BLOG
Via Havli substack, commentary on how Central Asian countries are able to use their position as power exporters for leverage as Taliban-run Afghanistan presses ahead with an ambitious canal project.
After all, Uzbekistan’s water resources minister would have every reason to feel unsettled.
The most recent bulletin produced by the Interstate Water Management Coordination Commission (IWMCC), a five-nation Soviet?era holdover that rations the resources of Central Asia’s Amu Darya and Syr Darya rivers, makes for troubling reading.

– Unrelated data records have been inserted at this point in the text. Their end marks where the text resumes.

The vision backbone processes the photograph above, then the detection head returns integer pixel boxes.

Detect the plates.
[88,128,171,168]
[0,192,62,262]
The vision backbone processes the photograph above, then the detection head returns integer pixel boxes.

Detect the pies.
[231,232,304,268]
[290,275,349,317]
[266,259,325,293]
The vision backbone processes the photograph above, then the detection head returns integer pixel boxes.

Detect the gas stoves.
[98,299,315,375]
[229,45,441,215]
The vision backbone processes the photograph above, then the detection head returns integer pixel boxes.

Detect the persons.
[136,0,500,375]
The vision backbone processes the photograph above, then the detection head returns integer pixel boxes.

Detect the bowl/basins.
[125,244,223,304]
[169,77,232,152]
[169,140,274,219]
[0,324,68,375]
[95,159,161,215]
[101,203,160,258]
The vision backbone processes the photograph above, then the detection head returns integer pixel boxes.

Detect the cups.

As of February, the southern river, the Amu Darya, was flowing at only 67 percent of the norm. The Syr Darya was carrying 87 percent of its expected volume.
Meanwhile, the Tuyamuyun reservoir, a huge water storage facility on the lower Amu Darya, on the border of Turkmenistan and Uzbekistan, held around 4.3 billion cubic metres of water as of February 10, down from almost 5 billion cubic metres a year earlier. That is some 12 percent below what planners had projected for that point in the season.
With the irrigation season approaching, lower flows and depleted reserves will constrain water available for agriculture in the months ahead.
The figures for the Amu Darya are measured at a gauging point far downstream, at Kerki in Turkmenistan, meaning they reflect what is actually arriving in the lower reaches of the river after it has travelled past Afghanistan.
That is a crucial detail, because lurking upstream is a project that may reshape the river’s future more dramatically than seasonal variations and more quickly than climate change: Afghanistan’s Qosh-Tepa canal.
Taliban spokesman Zabihullah Mujahid offered a status update on works in September. Phase two of the 285-kilometre channel, which is designed to draw 20.5 billion cubic metres of water annually from the Amu Darya, would be completed within five months, he said.
Things appear to be behind schedule, but not by far. In another progress report issued in March, officials in Kabul insisted the second phase of the Qosh-Tepa was 98 percent complete.
All this sounds potentially catastrophic for downstream countries like Turkmenistan and Uzbekistan, but speaking in an interview late last month, Khamroyev, the Uzbek water resources minister, was sanguine.